## [Do this]
Retype the records from the line with "What is the distance from" to the line with "702 centimetres", keeping every character unchanged.

[Records]
- - - - - - -

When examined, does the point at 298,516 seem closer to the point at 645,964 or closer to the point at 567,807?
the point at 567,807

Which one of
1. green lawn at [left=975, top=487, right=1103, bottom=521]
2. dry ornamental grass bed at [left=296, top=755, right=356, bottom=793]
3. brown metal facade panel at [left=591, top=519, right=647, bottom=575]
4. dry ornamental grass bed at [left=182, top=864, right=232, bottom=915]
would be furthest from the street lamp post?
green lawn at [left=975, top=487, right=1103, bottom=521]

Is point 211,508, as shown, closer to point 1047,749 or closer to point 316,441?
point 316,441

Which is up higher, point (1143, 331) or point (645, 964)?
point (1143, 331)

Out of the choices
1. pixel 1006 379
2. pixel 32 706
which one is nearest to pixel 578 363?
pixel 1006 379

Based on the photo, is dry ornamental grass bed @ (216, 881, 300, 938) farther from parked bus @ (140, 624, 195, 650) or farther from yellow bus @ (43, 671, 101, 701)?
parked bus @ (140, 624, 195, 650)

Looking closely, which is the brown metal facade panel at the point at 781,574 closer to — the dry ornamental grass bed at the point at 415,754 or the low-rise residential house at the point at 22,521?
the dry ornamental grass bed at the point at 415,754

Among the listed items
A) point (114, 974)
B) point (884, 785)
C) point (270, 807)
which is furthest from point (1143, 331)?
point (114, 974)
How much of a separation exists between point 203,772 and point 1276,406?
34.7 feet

- - - - - - -

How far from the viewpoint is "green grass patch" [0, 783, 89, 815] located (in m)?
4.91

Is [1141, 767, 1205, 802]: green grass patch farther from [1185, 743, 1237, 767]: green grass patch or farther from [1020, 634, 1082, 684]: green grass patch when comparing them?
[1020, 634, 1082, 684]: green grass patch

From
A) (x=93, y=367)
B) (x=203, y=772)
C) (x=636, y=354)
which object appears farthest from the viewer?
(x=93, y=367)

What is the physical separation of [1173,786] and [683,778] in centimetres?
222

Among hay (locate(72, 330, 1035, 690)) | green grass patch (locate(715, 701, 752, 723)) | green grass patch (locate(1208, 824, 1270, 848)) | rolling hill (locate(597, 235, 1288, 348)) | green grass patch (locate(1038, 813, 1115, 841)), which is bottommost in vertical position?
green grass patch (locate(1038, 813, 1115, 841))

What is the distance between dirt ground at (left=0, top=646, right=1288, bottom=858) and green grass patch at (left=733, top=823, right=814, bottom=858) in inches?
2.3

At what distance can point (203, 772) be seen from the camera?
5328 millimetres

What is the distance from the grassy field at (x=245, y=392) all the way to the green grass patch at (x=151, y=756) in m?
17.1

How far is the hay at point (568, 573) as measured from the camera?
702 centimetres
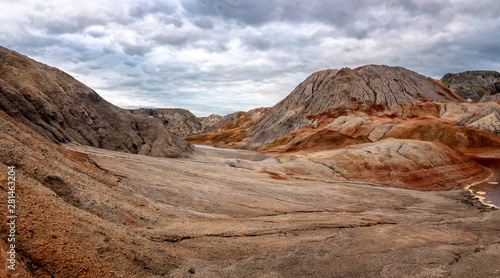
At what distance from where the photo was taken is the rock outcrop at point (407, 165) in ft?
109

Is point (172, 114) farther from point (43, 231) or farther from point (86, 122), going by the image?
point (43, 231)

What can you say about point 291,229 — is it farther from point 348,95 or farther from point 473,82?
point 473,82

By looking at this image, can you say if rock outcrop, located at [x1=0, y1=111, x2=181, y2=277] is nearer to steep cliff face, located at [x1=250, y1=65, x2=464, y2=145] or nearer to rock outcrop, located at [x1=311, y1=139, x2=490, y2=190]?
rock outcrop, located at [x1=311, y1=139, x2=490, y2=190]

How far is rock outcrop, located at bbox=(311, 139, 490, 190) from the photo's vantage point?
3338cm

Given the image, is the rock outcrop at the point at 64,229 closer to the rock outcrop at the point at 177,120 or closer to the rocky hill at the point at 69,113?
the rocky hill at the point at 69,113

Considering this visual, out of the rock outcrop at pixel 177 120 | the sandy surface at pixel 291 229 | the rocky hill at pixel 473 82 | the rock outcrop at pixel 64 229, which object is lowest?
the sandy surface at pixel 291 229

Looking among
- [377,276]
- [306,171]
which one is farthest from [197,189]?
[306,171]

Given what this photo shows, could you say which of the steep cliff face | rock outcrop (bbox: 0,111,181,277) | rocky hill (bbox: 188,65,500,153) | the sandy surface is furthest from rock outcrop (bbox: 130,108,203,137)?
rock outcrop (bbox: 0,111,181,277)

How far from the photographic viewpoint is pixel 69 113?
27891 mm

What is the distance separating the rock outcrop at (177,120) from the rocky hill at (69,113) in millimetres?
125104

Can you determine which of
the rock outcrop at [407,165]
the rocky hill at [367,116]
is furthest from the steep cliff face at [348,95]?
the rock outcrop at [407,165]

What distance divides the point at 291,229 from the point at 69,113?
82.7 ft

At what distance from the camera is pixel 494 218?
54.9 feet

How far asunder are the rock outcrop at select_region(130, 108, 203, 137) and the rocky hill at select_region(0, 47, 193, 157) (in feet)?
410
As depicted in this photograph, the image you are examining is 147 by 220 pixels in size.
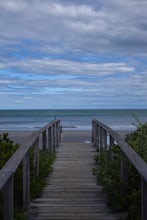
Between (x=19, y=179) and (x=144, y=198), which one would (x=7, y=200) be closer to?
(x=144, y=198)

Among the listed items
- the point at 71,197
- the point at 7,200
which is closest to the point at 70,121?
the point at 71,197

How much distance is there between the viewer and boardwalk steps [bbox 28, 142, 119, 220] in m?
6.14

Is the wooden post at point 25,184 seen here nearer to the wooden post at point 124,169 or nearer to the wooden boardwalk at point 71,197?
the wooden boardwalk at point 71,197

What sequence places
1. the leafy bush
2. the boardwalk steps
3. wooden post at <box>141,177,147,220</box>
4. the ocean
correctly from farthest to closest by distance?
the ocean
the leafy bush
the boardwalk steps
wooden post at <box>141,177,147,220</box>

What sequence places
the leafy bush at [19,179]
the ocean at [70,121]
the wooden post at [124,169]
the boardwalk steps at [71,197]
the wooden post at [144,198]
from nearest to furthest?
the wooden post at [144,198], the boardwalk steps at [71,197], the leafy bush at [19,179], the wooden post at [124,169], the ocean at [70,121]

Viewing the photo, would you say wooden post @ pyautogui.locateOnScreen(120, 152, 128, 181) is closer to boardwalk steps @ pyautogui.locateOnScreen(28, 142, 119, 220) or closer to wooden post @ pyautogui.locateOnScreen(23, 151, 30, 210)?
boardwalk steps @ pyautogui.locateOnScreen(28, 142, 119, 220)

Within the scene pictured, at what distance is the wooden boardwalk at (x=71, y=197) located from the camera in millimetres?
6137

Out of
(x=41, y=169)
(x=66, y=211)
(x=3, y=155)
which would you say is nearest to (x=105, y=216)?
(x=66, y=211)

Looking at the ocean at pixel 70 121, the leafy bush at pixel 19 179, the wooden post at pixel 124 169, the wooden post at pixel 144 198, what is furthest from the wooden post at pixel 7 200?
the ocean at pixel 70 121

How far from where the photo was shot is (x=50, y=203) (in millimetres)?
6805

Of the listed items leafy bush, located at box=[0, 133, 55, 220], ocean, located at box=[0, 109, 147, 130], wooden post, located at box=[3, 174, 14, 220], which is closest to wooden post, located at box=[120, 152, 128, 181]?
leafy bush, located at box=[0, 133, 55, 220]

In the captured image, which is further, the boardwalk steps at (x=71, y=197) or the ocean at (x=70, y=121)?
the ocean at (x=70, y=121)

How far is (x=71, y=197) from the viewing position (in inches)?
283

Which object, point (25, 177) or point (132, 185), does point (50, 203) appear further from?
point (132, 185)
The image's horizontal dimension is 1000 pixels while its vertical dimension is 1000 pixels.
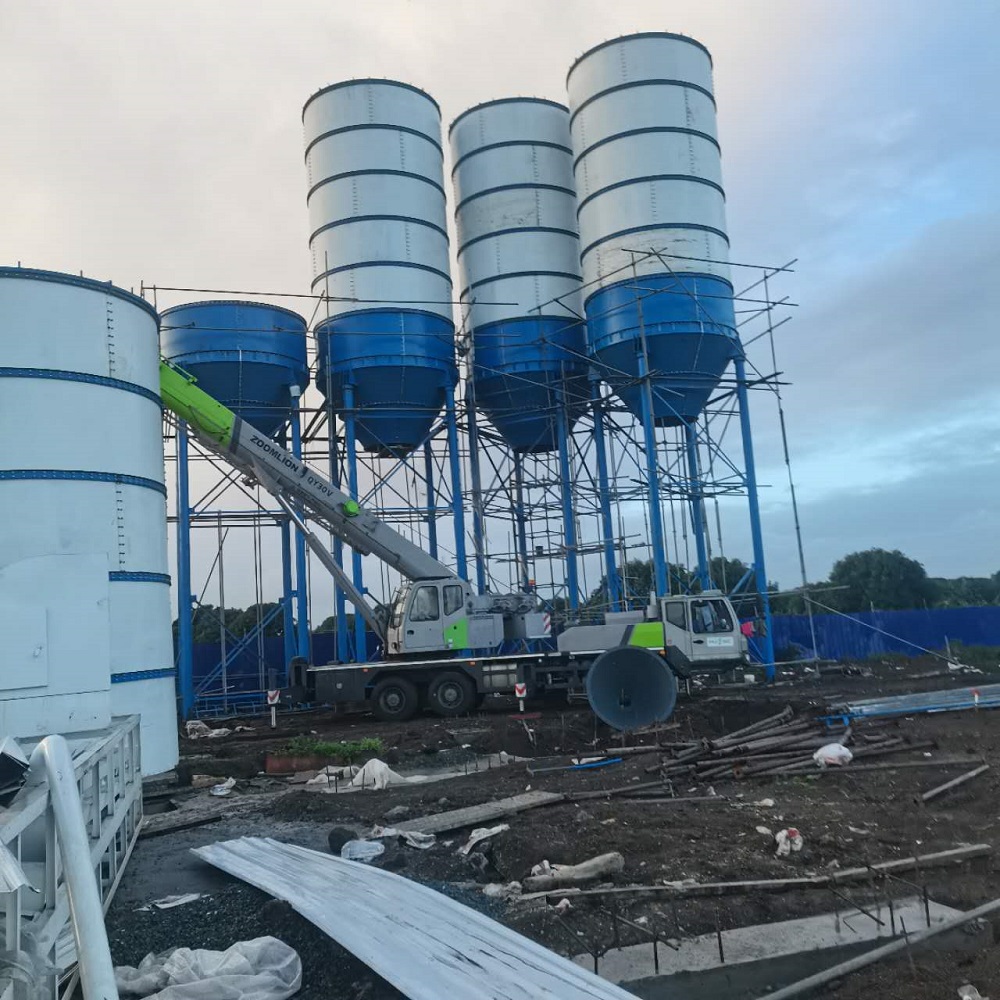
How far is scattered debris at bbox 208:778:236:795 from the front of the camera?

- - - - - - -

## [Full output]
What is the distance from the grassy field at (x=245, y=392) all the way to the green grass patch at (x=151, y=756) in m?
17.1

How far is the hay at point (568, 573) as measured from the camera?
702 centimetres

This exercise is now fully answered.